Grâce à la réduction progressive de la prime à la casse, le marché a plutôt bien résisté.
Dans un article du Monde (zone Abonnés), les constructeurs refusaient également de tomber dans le catastrophisme. Citroën disait s'attendre à un retour "au niveau de 2006" mais avec une reprise du marché des véhicules d'occasion, qui s'écroule toujours en temps de primes, et le directeur de Volkswagen France prédisait qu'"il n'y aura pas de scénario noir où le marché s'effondrerait".
"MENACES" POUR L'EMPLOI EN FRANCE
Bercy s'inquiète davantage. Le Journal du dimanche se faisait récemment l'écho d'un courrier adressé par la ministre de l'économie, Christine Lagarde, aux préfets, dans lequel elle prévoyait des perspectives sombres pour le secteur de l'automobile jusqu'à la "fin du premier trimestre 2011" et évoquait des "menaces" pesant sur les emplois et les entreprises sous-traitantes.

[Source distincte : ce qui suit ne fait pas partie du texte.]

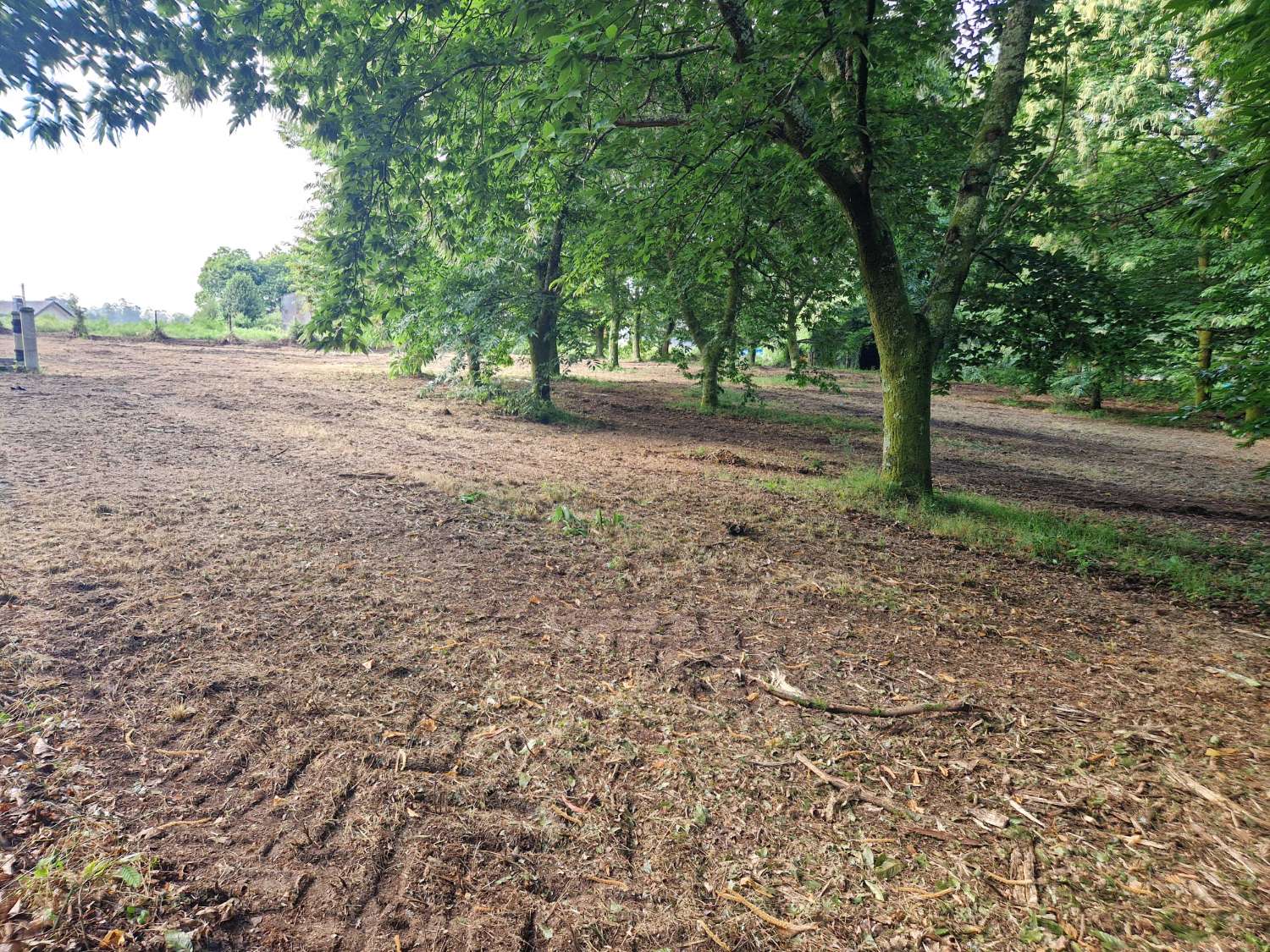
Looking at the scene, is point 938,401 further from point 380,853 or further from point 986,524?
point 380,853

Les syndicats de l'automobile sont également méfiants, craignant, au-delà d'une baisse globale des ventes, la poursuite du processus progressif de délocalisation de la production, à l'œuvre depuis plusieurs années. En février 2009, pour surmonter la crise, l'Etat français avait signé un "pacte" avec Renault et PSA qui leur accordait six milliards d'euros de prêts pour une durée de cinq ans en contrepartie de garanties sur l'emploi : les deux constructeurs ont notamment dû s'engager à ne fermer aucun de leurs sites en France pendant la durée de ces prêts et à "tout faire pour éviter les licenciements".

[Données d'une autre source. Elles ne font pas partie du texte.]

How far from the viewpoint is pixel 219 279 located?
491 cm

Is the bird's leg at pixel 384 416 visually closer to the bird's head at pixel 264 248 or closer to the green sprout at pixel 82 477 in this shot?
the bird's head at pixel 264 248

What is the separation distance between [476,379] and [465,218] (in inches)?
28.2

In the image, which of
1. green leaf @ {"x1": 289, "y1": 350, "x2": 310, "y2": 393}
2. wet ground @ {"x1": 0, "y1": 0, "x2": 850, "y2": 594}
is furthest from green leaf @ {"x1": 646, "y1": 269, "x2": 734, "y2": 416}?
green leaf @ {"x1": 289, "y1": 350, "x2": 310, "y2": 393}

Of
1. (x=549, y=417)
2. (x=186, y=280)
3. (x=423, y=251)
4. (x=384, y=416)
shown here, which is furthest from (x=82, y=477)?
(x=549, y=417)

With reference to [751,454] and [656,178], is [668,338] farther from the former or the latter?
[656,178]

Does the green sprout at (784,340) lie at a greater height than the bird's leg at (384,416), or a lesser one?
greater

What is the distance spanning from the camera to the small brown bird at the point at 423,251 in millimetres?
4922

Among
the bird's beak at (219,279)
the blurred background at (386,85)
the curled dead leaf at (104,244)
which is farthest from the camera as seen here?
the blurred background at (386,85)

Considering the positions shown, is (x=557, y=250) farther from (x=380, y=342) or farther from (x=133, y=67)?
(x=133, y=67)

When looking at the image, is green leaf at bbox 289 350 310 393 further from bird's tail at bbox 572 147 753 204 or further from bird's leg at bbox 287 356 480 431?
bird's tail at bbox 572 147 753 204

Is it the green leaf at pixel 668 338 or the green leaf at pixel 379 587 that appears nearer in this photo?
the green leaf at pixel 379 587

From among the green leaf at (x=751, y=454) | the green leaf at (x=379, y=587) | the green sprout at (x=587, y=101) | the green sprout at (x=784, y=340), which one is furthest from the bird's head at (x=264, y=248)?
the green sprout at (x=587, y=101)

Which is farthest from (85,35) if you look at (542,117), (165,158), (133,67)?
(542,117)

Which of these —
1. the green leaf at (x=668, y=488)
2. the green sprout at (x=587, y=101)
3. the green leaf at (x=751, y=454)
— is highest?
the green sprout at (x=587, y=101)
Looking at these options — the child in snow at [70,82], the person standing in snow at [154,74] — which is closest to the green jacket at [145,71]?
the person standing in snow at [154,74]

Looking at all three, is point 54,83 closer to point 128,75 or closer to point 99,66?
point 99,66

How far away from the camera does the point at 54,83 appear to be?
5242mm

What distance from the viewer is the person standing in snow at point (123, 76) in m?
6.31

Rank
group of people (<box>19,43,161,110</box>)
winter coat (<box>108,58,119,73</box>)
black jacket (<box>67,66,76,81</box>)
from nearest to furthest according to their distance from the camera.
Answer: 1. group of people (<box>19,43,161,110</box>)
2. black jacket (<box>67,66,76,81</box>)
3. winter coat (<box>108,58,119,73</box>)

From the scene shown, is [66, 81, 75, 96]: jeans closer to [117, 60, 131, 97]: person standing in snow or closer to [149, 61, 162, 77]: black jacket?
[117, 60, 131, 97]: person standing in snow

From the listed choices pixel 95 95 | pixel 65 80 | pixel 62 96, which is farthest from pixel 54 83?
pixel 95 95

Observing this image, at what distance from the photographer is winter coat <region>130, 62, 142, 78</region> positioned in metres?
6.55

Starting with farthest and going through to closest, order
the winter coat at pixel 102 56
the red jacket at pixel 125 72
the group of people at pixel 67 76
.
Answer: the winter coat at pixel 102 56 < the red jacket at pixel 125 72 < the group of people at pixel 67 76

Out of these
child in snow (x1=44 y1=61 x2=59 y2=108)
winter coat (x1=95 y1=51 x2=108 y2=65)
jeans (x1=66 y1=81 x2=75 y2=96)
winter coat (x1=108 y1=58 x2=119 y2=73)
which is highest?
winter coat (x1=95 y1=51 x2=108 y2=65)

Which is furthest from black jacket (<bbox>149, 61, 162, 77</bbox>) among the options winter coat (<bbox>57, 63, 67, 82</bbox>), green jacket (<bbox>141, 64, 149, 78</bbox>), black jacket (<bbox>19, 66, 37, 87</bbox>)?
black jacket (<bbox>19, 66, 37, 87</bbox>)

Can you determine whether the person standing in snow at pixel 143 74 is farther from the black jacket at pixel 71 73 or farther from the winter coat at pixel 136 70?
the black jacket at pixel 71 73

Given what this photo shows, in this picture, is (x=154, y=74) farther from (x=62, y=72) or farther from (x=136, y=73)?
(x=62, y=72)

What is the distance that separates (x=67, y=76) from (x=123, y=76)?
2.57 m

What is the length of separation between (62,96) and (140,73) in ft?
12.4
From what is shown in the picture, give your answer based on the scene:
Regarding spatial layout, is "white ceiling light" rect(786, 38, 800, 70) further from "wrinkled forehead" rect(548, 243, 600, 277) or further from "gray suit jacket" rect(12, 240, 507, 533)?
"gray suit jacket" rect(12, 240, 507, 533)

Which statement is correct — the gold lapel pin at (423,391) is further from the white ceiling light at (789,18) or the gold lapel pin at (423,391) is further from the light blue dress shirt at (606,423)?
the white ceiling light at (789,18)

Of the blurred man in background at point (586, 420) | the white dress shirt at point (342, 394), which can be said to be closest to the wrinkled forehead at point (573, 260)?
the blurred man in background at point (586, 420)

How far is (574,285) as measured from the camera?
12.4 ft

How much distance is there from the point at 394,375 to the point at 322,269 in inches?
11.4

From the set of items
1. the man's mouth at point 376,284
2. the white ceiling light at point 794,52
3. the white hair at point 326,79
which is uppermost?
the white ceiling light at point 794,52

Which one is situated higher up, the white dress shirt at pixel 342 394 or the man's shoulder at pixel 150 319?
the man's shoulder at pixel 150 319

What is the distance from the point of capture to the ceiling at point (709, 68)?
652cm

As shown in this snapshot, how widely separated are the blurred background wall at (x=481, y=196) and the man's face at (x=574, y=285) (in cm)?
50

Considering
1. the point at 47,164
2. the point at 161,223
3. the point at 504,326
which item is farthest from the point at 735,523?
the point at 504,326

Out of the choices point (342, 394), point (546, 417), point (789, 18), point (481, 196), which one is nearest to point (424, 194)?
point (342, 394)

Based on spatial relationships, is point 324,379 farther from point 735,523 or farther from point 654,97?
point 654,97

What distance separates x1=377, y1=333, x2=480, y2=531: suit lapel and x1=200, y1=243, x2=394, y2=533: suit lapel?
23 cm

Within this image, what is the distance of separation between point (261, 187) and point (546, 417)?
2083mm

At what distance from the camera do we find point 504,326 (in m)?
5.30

"Ne pas fermer de site, cela ne veut pas dire ne pas réduire les emplois. On a perdu des effectifs sur tous les sites français, pendant que les sites d'Europe de l'Est embauchaient à tour de bras. Et Renault nous annonce encore quelque 3 000 départs. Si chez nous ce ne sont pas des licenciements, c'est autre chose pour nos sous-traitants. Un emploi dans l'automobile, c'est plusieurs emplois chez des sous-traitants, s'inquiète Fabien Gâche, de la CGT-Renault. On ne demande pas que la totalité de la production revienne en France. Mais la fabrication de la Logan en Roumanie, c'est 6 à 6,5 % de marge. Si sur les 400 000 véhicules produits, 100 000 reviennent en France, cela coûtera évidemment plus cher. Mais ne pourrait-on pas réduire un peu les marges pour maintenir les emplois ?"

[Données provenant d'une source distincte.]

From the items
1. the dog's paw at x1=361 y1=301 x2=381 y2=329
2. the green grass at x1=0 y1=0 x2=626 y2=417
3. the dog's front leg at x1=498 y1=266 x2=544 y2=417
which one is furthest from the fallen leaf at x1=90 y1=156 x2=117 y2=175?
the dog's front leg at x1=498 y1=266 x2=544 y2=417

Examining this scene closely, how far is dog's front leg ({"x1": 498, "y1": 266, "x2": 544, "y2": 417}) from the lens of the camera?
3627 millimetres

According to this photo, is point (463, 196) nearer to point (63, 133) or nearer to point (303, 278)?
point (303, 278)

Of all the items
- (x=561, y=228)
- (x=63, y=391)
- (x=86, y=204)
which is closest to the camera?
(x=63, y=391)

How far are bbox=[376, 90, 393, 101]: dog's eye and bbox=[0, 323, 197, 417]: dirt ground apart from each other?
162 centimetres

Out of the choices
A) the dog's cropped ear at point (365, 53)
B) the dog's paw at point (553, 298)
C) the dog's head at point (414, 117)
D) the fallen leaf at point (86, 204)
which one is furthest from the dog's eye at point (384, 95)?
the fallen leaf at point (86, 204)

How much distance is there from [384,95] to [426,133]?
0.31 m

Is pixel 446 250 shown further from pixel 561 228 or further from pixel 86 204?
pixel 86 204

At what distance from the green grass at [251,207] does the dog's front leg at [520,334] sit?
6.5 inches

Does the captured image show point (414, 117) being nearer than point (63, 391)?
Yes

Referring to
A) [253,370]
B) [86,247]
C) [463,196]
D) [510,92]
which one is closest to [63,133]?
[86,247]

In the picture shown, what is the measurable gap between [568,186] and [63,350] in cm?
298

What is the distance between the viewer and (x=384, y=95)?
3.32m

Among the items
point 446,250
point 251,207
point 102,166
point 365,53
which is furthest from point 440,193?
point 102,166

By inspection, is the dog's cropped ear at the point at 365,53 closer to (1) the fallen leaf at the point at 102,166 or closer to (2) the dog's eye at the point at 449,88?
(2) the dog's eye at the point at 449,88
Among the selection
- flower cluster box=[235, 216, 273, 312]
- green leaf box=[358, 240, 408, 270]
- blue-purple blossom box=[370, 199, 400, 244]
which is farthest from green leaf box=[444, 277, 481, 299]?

Les primes et bonus auront soutenu le marché artificiellement pendant deux ans, masquant momentanément la crise du secteur automobile, commencée bien avant 2008 en France. "Avec la fin des primes à la casse, le marché français et européen va retrouver ses fondamentaux, et ceux-ci ne sont pas très favorables pour le secteur", reconnaît Flavien Neuvy.
"Les automobilistes roulent de moins en moins, les voitures sont de plus en plus fiables et les conducteurs les gardent de plus en plus longtemps, huit ans et demi en moyenne. Le potentiel de croissance est dans les pays émergents : on compte 600 voitures pour 1 000 habitants en Europe, mais seulement 30 pour 1 000 en Chine", ajoute-t-il. Bon pour les constructeurs, moins pour l'emploi ouvrier en France : les voitures que les Français iront vendre en Chine seront évidemment fabriquées sur place.